Everest's Growing Pressure
Mount Everest — called Chomolungma in Tibetan, meaning "Goddess Mother of the World," and Sagarmatha in Sanskrit, meaning "Peak of Heaven," according to Britannica — stands at 29,032 feet and remains the world's highest mountain. It was named for British surveyor Sir George Everest in 1865, after he calculated its height.
The 2026 spring climbing season, like recent years, saw the Nepali government issue many permits to climb Everest. The reason is simple: climbing permits are a major source of government revenue. But some people — including mountaineers within Nepal itself — worry that the government is issuing too many permits. There are not enough staff or rescue resources to handle a large-scale emergency. The Khumbu Icefall alone sees hundreds of climbers pass through each season, and teams can only operate safely above Camp II during a narrow window determined by monsoon weather.

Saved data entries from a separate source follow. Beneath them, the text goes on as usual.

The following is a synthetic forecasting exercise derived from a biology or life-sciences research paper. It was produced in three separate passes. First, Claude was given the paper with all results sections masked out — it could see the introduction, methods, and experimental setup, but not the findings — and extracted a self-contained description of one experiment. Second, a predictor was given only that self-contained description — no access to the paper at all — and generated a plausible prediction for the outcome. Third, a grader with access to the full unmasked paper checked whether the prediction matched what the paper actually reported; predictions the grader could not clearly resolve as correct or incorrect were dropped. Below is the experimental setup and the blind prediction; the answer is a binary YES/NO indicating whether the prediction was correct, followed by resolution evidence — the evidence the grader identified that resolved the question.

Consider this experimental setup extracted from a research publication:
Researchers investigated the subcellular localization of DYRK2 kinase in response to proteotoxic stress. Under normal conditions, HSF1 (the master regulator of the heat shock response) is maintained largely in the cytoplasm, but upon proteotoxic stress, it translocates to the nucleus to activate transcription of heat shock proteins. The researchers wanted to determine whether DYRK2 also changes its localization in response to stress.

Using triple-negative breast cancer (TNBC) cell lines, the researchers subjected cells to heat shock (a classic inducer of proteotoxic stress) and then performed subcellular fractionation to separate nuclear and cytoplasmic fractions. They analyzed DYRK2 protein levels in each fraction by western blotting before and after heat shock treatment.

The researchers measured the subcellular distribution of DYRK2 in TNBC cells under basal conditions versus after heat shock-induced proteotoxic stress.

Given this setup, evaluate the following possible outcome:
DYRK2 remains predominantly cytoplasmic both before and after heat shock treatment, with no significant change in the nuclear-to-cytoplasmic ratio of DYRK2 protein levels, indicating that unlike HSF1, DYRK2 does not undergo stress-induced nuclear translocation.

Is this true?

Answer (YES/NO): NO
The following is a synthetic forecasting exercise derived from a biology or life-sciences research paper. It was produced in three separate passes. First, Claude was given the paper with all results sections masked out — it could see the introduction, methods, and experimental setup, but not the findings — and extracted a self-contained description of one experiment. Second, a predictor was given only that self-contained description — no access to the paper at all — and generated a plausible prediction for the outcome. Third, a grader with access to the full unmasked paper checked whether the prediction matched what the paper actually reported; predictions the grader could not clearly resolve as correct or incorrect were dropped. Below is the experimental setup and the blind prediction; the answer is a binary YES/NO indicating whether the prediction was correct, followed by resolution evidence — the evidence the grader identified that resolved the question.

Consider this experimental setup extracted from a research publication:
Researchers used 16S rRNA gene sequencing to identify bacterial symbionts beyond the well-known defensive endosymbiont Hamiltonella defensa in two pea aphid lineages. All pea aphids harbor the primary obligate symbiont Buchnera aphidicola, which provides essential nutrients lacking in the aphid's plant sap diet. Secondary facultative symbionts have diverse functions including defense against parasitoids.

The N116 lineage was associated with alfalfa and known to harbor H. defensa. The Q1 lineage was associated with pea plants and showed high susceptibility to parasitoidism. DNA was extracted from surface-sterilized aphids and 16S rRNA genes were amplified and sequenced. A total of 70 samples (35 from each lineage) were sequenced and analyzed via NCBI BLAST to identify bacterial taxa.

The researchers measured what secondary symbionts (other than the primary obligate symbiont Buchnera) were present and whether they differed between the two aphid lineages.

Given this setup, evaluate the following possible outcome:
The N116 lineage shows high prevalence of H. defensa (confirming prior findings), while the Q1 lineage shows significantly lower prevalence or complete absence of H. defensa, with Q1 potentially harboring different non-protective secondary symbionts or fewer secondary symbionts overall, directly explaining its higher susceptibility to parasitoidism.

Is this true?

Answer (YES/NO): YES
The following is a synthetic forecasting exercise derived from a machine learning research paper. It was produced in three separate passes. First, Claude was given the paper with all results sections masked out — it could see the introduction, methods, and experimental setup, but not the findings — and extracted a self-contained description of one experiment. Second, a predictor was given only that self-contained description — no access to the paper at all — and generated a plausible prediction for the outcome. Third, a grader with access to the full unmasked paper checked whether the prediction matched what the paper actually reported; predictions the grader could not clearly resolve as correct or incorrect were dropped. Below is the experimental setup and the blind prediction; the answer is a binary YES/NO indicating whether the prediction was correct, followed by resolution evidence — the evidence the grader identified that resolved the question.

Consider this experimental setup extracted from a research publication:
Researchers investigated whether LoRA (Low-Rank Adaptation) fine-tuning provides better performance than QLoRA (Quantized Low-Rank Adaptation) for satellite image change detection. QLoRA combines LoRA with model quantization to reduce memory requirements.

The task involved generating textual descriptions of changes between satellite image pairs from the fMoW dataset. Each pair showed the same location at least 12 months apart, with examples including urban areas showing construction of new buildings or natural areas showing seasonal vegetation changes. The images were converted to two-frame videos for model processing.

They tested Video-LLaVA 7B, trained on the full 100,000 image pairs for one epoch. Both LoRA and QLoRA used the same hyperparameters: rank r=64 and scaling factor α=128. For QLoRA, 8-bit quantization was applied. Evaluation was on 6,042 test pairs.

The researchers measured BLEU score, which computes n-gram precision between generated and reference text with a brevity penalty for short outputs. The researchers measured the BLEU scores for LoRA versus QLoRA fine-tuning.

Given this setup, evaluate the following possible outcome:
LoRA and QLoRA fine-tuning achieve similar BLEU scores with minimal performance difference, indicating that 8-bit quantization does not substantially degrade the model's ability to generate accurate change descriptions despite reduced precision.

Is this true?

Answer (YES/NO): YES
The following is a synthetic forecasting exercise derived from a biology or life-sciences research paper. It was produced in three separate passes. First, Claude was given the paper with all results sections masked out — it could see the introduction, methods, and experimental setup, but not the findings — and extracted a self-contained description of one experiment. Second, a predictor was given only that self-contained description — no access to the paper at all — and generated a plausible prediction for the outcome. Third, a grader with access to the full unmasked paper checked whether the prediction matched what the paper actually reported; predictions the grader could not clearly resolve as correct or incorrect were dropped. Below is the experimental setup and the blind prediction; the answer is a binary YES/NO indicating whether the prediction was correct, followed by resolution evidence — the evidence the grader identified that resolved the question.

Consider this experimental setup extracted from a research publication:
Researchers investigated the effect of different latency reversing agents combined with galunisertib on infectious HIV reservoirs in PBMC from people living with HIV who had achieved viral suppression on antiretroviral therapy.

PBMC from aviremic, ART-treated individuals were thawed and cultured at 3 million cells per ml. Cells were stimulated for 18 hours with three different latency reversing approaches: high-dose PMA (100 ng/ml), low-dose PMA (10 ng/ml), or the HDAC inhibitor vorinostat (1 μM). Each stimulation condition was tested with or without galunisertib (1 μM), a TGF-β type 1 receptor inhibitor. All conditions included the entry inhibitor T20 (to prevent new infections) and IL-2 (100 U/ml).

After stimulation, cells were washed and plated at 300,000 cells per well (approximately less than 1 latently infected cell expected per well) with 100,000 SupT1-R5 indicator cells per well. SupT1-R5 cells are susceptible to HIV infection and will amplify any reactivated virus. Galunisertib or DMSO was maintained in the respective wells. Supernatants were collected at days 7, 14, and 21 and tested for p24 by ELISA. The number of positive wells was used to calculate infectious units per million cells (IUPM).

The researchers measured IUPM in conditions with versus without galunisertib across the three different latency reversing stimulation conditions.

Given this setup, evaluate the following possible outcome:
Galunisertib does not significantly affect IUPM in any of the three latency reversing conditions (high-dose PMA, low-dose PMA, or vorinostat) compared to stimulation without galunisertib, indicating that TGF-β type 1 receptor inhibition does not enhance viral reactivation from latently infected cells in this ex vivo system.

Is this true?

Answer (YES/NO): NO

Dawa Sherpa disappeared on May 29, near the end of the safe climbing window. By late May, most teams are already descending, Base Camp is quieter, and the organized coordination that a rapid search needs is harder to achieve.
Recovery and What Comes Next
Dawa Sherpa was hospitalized at HAMS in Kathmandu, but detailed reports of his condition have not been made public. After extreme altitude exposure without water or food, doctors typically focus on rehydration, checking for frostbite, assessing for fluid in the lungs (a high-altitude condition), and evaluating his neurological function after so many days without adequate oxygen.
His family's complaints to both police and the Department of Tourism will now move through Nepal's bureaucratic process. Whether they lead to penalties for Himalayan Traverse or 8K Expeditions — or force changes to how quickly expedition companies must launch rescues — is unclear. Nepal's track record suggests that change comes slowly and incrementally, though sustained pressure from media coverage and family legal action has sometimes sped things up.
For the wider community of Sherpa guides, Dawa Sherpa's survival is extraordinary. Most people in his situation do not come out alive. The accountability questions his family is raising are ones that Sherpa guides have been pressing for years.